Tele-clinical psychology as an additional component to the CIS

When the going gets tough, the CIS keeps growing (services): Tele-clinical psychology as an additional component to the CIS

From the onset of the pandemic, one of the big challenges for cancer patients has been the difficulty for them to access services. This has been in large part due to public health control measures such as travel restrictions; but it also has been due to the conscious decision by many clinical institutions to reduce the risk of cancer patients from getting Covid-19 when coming for cancer care.

One of the services that has been impaired by Covid-19 has been clinical psychology. Patients have found it difficult to travel to seek these services, and many of them de-prioritised (in their minds) the urgent need to be seen and managed by their clinical psychologists during this time.

Unfortunately, the reality on the ground told a different story. Patients actually faced more mental health challenges during this period- with anxiety and uncertainty not only about their cancer treatments; but also, about the increased risk of getting Covid-19 or its complications. In addition to all of this, patients also faced the social and economic pressures caused onto their daily lives by the pandemic.

National Cancer Society Malaysia quickly saw this need for providing clinical psychology services via an online medium; and making it an extension of the services offered by the Cancer Information System (CIS).

Our Cancer Information System (CIS) specialists speaking to patients were trained to offer and upon acceptance, administer the short-form version of the Depression Anxiety Stress Scale (DASS-21) Test to patients. Those who were found to be in need of clinical psychology services were offered these services in a virtual manner, with appointments slated for them with NCSM’s resident clinical psychologist, Michelle Yap. This services continues to be an ongoing service offered by NCSM for patients without any cost to the patient, and has been quite popular.

Despite its novelty, offering tele-clinical psychology services is not as easy as it is made out to be. Clinical psychologist Michelle Yap shares her experience and offers some insights on this in the following section.

Psychological services in Malaysia traditionally offer therapy in a private, face-to-face setting. Due to the pandemic, most of the clinical psychologists started to adapt to tele-consultation as an alternative means of therapy to patients who had difficulties in travelling to access in-person services.

Teleconsultation makes it easier for people to access psychotherapy.
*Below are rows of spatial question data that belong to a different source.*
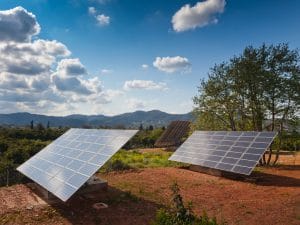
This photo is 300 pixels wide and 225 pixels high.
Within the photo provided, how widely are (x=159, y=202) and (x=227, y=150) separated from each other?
802 cm

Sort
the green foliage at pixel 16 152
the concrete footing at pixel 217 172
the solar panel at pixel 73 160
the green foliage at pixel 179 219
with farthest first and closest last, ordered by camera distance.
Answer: the green foliage at pixel 16 152 → the concrete footing at pixel 217 172 → the solar panel at pixel 73 160 → the green foliage at pixel 179 219

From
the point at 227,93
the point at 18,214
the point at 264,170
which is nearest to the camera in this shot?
the point at 18,214

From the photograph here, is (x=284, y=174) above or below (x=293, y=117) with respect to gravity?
→ below

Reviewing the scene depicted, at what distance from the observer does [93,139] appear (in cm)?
1555

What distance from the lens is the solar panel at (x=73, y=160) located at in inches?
438

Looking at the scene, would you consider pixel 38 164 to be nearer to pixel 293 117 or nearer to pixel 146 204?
pixel 146 204

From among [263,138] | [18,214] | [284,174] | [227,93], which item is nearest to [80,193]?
[18,214]

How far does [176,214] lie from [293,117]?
18061 mm

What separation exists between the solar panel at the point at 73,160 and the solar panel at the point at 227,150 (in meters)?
6.55

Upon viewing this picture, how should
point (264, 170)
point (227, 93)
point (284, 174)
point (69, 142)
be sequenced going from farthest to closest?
1. point (227, 93)
2. point (264, 170)
3. point (284, 174)
4. point (69, 142)

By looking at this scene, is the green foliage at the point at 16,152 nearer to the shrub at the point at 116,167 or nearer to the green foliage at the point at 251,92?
the shrub at the point at 116,167

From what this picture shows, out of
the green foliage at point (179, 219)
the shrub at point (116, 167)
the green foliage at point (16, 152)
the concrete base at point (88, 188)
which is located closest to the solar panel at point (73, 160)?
the concrete base at point (88, 188)

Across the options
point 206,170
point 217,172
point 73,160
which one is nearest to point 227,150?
point 217,172

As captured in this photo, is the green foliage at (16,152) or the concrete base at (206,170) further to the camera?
the concrete base at (206,170)
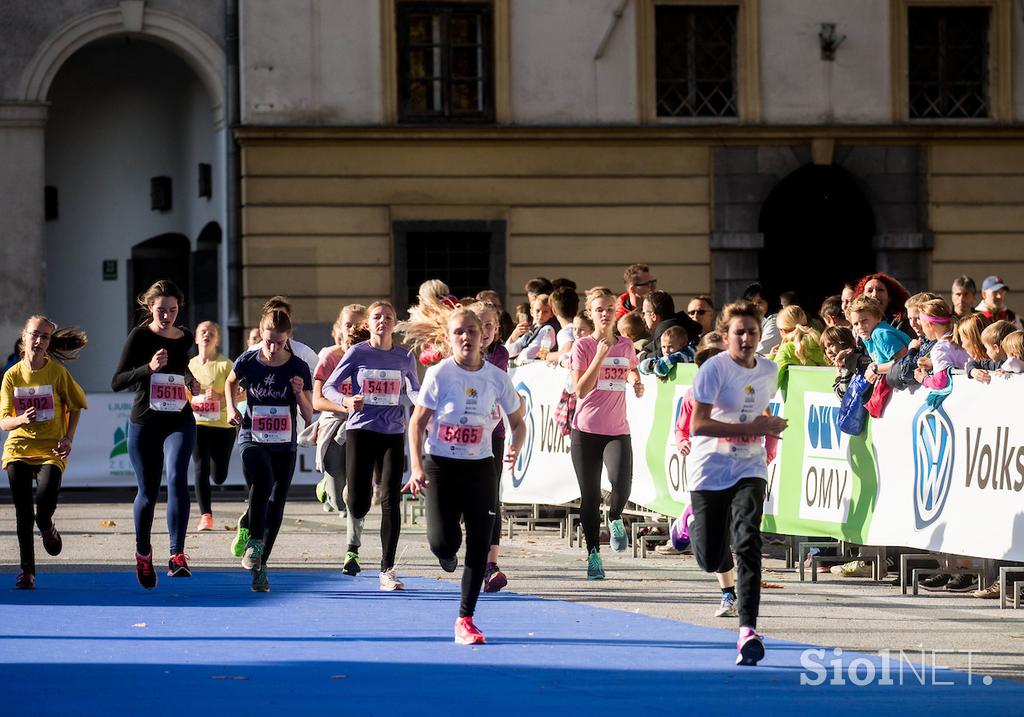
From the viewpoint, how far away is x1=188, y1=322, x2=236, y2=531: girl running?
18.1 metres

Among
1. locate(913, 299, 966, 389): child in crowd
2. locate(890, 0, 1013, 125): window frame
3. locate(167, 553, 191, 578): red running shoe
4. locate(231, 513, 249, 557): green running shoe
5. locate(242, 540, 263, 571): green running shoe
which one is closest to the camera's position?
locate(913, 299, 966, 389): child in crowd

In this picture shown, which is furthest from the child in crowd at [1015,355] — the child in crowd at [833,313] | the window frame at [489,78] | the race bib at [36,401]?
the window frame at [489,78]

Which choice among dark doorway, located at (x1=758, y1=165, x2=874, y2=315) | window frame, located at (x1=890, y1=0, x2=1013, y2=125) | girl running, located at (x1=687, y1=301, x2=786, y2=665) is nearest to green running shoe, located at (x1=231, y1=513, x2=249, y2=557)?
girl running, located at (x1=687, y1=301, x2=786, y2=665)

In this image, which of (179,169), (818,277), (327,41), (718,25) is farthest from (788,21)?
(179,169)

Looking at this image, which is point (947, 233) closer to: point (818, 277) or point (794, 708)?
point (818, 277)

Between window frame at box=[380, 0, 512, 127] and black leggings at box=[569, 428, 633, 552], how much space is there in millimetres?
15940

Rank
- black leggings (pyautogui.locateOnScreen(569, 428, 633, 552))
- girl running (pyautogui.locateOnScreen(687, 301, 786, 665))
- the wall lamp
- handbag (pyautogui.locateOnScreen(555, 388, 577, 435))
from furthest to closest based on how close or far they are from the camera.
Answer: the wall lamp, handbag (pyautogui.locateOnScreen(555, 388, 577, 435)), black leggings (pyautogui.locateOnScreen(569, 428, 633, 552)), girl running (pyautogui.locateOnScreen(687, 301, 786, 665))

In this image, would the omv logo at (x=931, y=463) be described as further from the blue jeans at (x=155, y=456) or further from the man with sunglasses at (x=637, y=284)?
the blue jeans at (x=155, y=456)

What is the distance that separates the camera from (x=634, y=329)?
15.7 m

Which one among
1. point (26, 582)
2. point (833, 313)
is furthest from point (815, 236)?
point (26, 582)

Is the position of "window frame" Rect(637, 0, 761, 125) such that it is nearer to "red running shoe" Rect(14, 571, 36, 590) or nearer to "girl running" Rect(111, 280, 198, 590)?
"girl running" Rect(111, 280, 198, 590)

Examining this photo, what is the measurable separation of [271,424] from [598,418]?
2336 mm

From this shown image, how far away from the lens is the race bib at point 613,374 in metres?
13.9

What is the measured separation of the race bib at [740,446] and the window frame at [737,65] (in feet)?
65.2
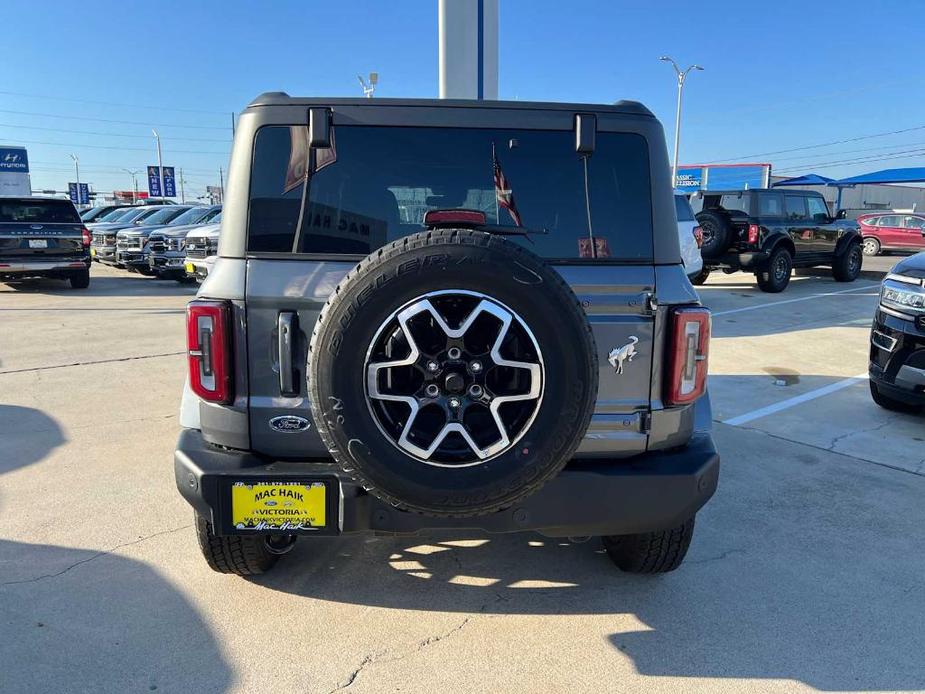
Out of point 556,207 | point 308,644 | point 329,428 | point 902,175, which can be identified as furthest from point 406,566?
point 902,175

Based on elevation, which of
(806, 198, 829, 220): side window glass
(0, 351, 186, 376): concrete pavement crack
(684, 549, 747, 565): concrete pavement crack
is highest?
(806, 198, 829, 220): side window glass

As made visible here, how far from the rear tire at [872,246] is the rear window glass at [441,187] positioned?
26.3 meters

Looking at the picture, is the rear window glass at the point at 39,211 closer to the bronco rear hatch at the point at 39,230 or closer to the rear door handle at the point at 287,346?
the bronco rear hatch at the point at 39,230

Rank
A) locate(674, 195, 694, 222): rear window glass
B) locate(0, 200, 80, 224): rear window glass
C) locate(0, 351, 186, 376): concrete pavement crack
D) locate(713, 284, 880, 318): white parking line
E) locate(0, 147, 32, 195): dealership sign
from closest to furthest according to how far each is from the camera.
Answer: locate(0, 351, 186, 376): concrete pavement crack < locate(674, 195, 694, 222): rear window glass < locate(713, 284, 880, 318): white parking line < locate(0, 200, 80, 224): rear window glass < locate(0, 147, 32, 195): dealership sign

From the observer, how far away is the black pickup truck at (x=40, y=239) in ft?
40.9

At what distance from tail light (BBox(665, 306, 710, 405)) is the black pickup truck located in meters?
13.7

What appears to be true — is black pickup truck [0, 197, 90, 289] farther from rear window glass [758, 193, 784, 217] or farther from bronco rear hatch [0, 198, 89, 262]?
rear window glass [758, 193, 784, 217]

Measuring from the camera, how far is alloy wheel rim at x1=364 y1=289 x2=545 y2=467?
2105 millimetres

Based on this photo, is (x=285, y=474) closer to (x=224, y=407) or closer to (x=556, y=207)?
(x=224, y=407)

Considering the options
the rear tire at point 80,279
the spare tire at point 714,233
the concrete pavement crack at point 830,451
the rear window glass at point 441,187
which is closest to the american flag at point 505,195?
the rear window glass at point 441,187

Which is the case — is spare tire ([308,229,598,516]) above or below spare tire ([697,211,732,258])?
below

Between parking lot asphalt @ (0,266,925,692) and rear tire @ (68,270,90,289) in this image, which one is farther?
rear tire @ (68,270,90,289)

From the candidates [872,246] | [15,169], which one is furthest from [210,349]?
[15,169]

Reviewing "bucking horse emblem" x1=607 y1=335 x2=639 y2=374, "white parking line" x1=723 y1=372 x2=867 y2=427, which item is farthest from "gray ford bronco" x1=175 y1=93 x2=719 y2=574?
"white parking line" x1=723 y1=372 x2=867 y2=427
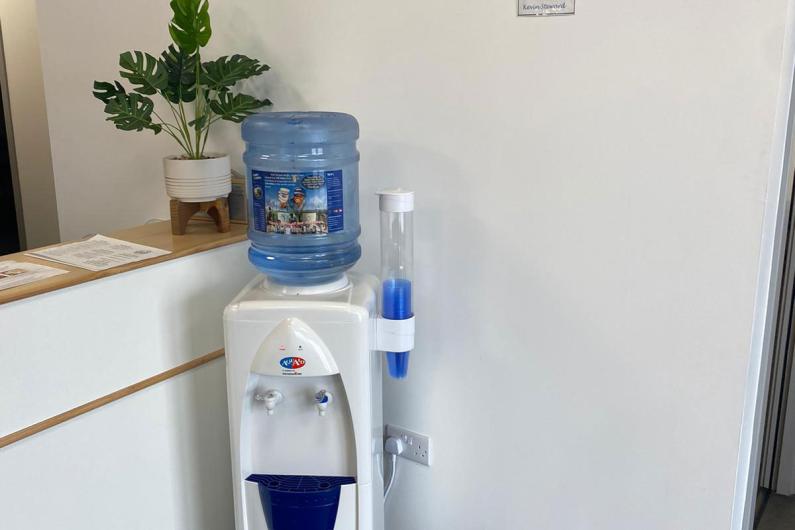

With the patient’s consent, it can also improve access for the family members who want to join the session via teleconsultation to have a better understanding of the patient’s conditions. The flexible nature of teleconsultation creates a positive, effective experience to the patient, which may encourage them to seek for help via face-to-face psychotherapy and reduce the stigma of seeking psychological help.

In spite of clear positive outcomes, some limitations are inherent as well due to the nature of delivery. One of these is that teleconsultation does not allow the practitioners to capture the whole experience with their clients. For instance, teleconsultation make it less easy for the practitioner to observe and interpret the non-verbal communication of the clients, which are not detected from the video camera, such as body movement, eye contact, and the use of voice.

When the delivery mode has switched to on-screen methods, practitioners are no longer in control of the setting or the environment which may be a factor the patient connects to. The effectiveness of the therapy session may be reduced when the patient does not have a proper setting in which to attend the therapy session. They may easily get distracted by the surrounding and more conscious with their words and thoughts during session. However, these difficulties can be overcome if practitioners come to a clear standard agreement with the clients, thus encouraging a collaborative therapeutic relationship and ensuring that the session is conducted successfully.

As the accessibility of the psychological services increase, patients can access their practitioners just with a phone call or a video link straight away. This has an unfortunate side-effect where they start to take their appointment less seriously and keep rescheduling appointment dates or abusing the service for personal benefit. The practitioner must draw clear boundaries with the patient to ensure ethical and effective services can be delivered to the patients. 

Clinical psychologists should be aware of the limitations of teleconsultation as well as its benefits. The most important take away I would offer is that first, assess the patient accordingly to check if they are suitable to undergo the ‘treatment’ via teleconsultation or whether they still need face to face consultation. Not all patients are suited to ‘tele-consultation’ and so we should not be using it simply as a ‘blunt’ instrument since it is available.

Every psychologist strives to do and provide their best for their patients. If they can do this via tele-consultation, they should make use of this opportunity.